Do this -> Report every line of the entries below that contains the word "wing", copying each such line in full.
## Begin Supplied data
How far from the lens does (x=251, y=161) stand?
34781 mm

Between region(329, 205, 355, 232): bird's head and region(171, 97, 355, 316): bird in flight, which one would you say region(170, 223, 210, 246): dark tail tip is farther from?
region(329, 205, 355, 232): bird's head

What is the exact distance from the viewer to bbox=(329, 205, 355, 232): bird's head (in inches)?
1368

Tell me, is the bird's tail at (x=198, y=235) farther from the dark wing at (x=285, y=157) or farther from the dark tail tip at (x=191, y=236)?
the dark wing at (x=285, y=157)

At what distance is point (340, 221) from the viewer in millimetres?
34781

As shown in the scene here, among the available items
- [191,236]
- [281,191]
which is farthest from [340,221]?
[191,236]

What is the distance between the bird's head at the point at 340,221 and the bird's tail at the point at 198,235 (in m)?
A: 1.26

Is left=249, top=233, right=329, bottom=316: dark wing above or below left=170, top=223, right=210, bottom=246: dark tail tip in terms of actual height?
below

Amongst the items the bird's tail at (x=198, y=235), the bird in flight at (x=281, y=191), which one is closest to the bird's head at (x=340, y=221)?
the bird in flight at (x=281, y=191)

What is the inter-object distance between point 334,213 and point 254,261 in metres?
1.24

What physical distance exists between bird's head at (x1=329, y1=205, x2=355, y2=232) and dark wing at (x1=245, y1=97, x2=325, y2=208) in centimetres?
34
## End Supplied data
## Begin Supplied data
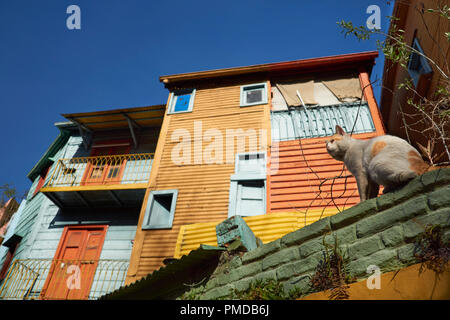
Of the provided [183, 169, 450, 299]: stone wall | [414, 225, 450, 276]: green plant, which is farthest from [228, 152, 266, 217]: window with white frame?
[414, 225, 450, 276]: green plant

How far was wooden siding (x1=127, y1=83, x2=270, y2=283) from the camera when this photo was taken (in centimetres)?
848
## End Supplied data
Result of this exercise ->
Tell me, is the bird's tail at (x=198, y=235) farther from the dark wing at (x=285, y=157) or farther from the dark tail tip at (x=191, y=236)?
the dark wing at (x=285, y=157)
Is left=249, top=233, right=329, bottom=316: dark wing above or below left=170, top=223, right=210, bottom=246: dark tail tip in terms of actual height?
What physical distance exists between bird's head at (x1=329, y1=205, x2=355, y2=232) and dark wing at (x1=245, y1=97, x2=325, y2=208) in centimetres?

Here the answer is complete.